Sevastopol was attacked by Axis forces during the Second World War, with a siege starting in late 1941. A battery of two 130 mm guns, salvaged from the harbour bed after being blown off the destroyer Sovershennyy, was established on Malakhov Kurgan in late 1941. With the situation worsening, the Soviet leadership fled the city on 1 July 1942 and German infantry entered. Captain-Lieutenant Aleksei Matyukin, commanding the battery on Malakhov Kurgan, fired on the German forces until he ran out of ammunition, the position was overrun and Matyukhin was captured.
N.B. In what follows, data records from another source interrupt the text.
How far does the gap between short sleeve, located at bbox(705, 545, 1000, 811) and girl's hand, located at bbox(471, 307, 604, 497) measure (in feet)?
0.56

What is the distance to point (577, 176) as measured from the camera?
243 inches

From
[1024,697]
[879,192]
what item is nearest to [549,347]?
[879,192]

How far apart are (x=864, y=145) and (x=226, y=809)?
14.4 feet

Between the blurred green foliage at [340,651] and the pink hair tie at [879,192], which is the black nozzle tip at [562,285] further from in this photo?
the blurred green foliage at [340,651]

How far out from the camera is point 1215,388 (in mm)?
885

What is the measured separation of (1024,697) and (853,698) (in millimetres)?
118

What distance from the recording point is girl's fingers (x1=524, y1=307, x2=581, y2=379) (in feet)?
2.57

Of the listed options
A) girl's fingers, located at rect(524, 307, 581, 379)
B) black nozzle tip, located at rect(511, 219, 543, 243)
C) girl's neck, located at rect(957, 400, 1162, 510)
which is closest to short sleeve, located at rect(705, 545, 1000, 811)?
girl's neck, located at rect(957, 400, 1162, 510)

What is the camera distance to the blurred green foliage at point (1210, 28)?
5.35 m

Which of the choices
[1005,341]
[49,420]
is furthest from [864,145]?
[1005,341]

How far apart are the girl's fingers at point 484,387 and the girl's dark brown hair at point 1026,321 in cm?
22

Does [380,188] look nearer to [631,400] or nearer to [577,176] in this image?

Soon after its 1944 liberation by the Soviets, the Russian film Malakhov Kurgan was released telling the story of a widow caught up in the fighting in the final days before the city fell to the Germans.

After the end of the war, proposals by the Russian government to move all Crimean War monuments in Sevastopol to the site and convert it into an outdoor museum were successfully opposed by the local authorities and the Black Sea Fleet. The tower now hosts a small museum. On the day of the formal Russian annexation of Crimea on 18 March 2014, Russian president Vladimir Putin mentioned the Malakhov Kurgan in a speech justifying its seizure.